A manufacturing plant wanted to see the timeframe it took its workers on the assembly floor to put together a series of parts. A few workers put together the parts quickly and in close proximity timewise to one another, while the rest were spread out significantly. When looking at the data in a model, the data appeared non-normal, making it difficult to analyze it as thoroughly as hoped. To remedy this, the Box-Cox Transformation method was utilized in order to normalize the data, so that a lot more information could be gleaned from the exercise.

3 best practices when thinking about Box-Cox Transformation

Here are some practices to consider when it comes to using Box-Cox Transformation:

1. Use Box-Cox Transformation for calculating process capability with non-normal data

Calculating the process capability using non-normal data can give inaccurate results. Use the Box-Cox Transformation to transform the data to normal before working out the process capability.

2. It does not check for normality

Be advised that while this is a useful tool for transferring non-normal data into normalized data, it is not guaranteed that any data you put in is going to follow normality. Box-Cox Transformation does not check for normality.

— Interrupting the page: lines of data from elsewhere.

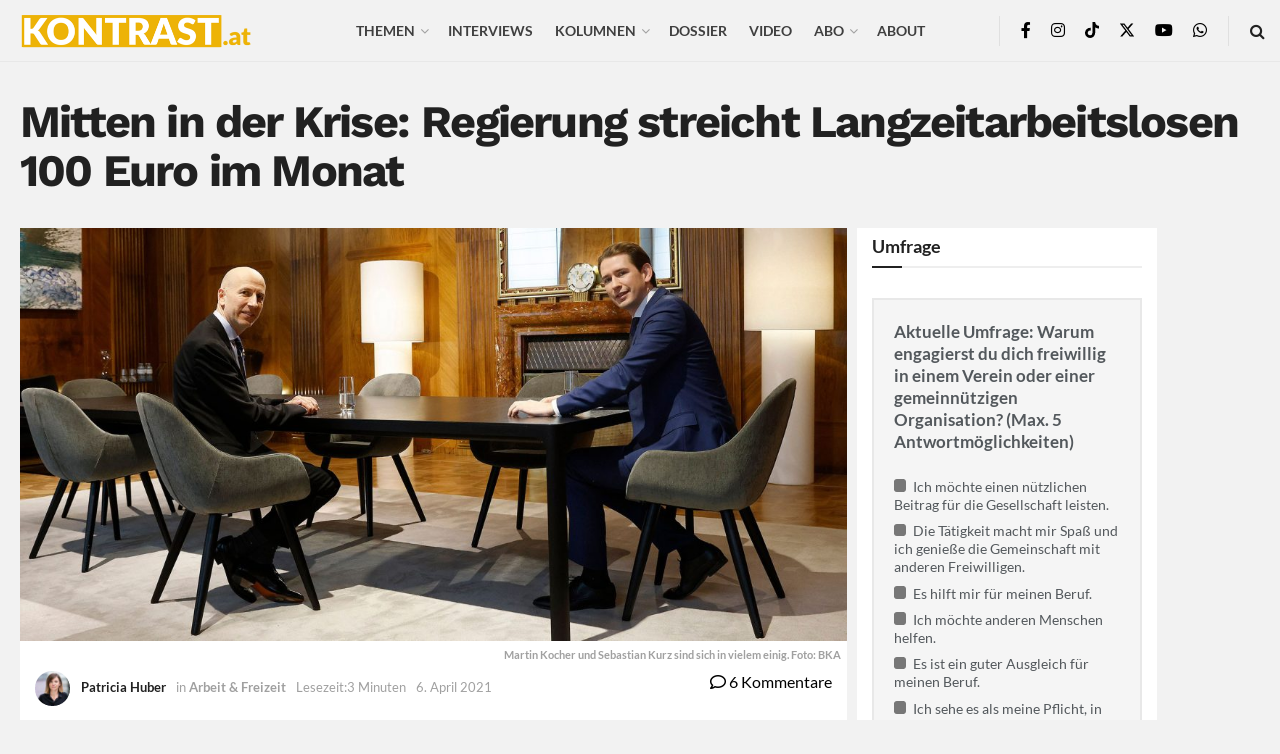

--- FILE ---
content_type: text/html; charset=UTF-8
request_url: https://kontrast.at/notstandshilfe-wegen-corona/?essb_counter_cache=rebuild
body_size: 128
content:
{"total":3898,"facebook":"3863","messenger":"","mail":"6","twitter":"","telegram":"","whatsapp":"18","bluesky":"","chatgpt":"","print":"5","comments":"6"}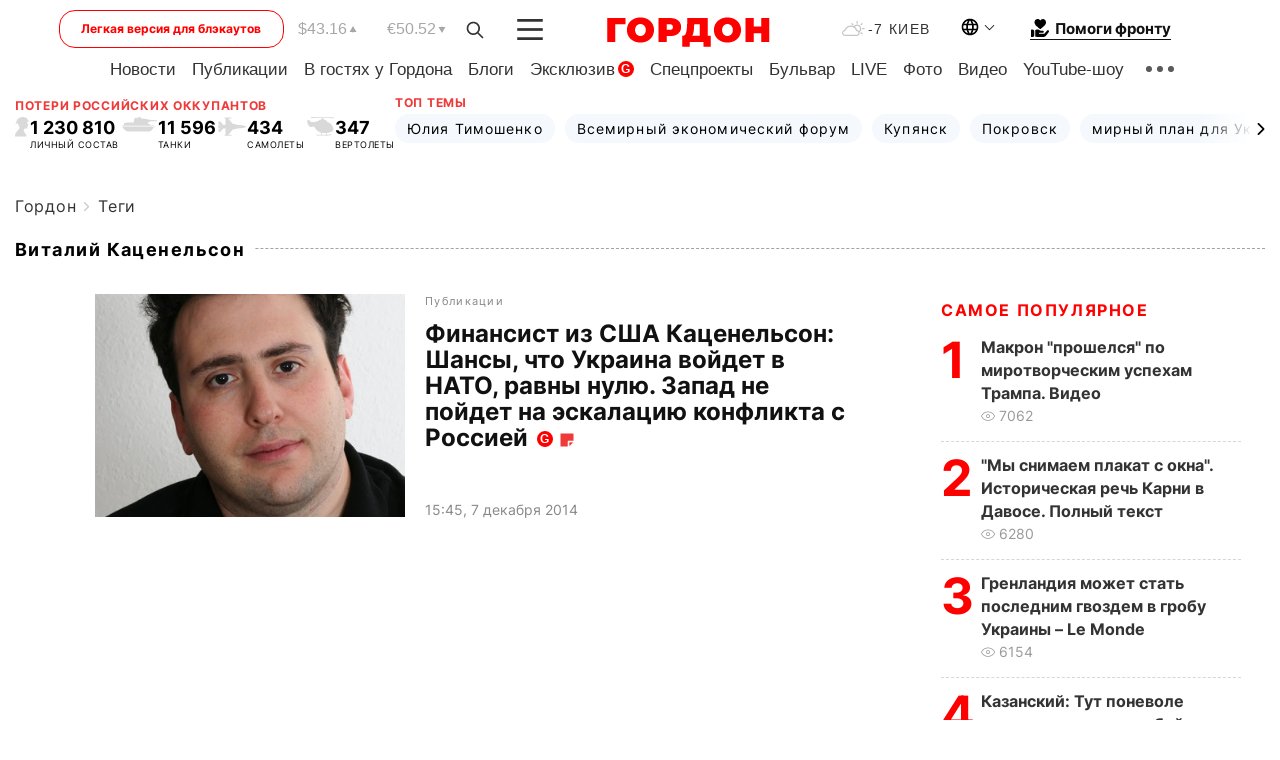

--- FILE ---
content_type: application/javascript; charset=utf-8
request_url: https://fundingchoicesmessages.google.com/f/AGSKWxWl5QnfIoXozir3hb3Q4PbiQOZbY4U7Ei6AZabrZ2HAYWrWcSHQelXHcbJccDxTjEHzc0j5ZUF1WSOERZW8AuNfHplRAiHCW-j-rQbj18qTJX8pJmmyMTFGldjHF6S4xzXYUpa2ZspRW2lc_TxnLQVtUgkAnYwyIy4QO6M5iG_ixxI0KxXqpe_Qzmtt/_adtech;/ads.css_ad.php?/728x90d./468-60-
body_size: -1289
content:
window['e9dfee42-cdb6-479c-93d6-dc1bad4b9dec'] = true;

3. Modified coefficients in a regression model

You need to be aware that when using Box-Cox Transformation in a regression model the coefficients will be modified. This is actually useful, in that it identifies the factors that are truly significant.

Frequently Asked Questions (FAQ) about Box-Cox Transformation

Who came up with Box-Cox Transformation?

Box-Cox Transformation is attributed to a collaboration between Sir David Cox and George Box in 1964. Cox was paying a visit to Box in Wisconsin, and they decided they should publish a paper together due to the similarity of their names.

How easy is it to use Box-Cox Transformation manually?

Working with Box-Cox Transformation manually can be complex and error-prone. It is recommended to generally utilize software whenever possible. For Six Sigma exams, you generally just need to understand how to transform the data as well as be able to substitute variables.

What kind of software do I need to use Box-Cox Transformation?

Minitab, Excel Analysis toolpack, or almost any other statistical software.

Normalizing the non-normal

Anytime there is a data set that appears to be non-normal but is positive values that run continuously, it is worth trying Box-Cox Transformation to make it easier to work with.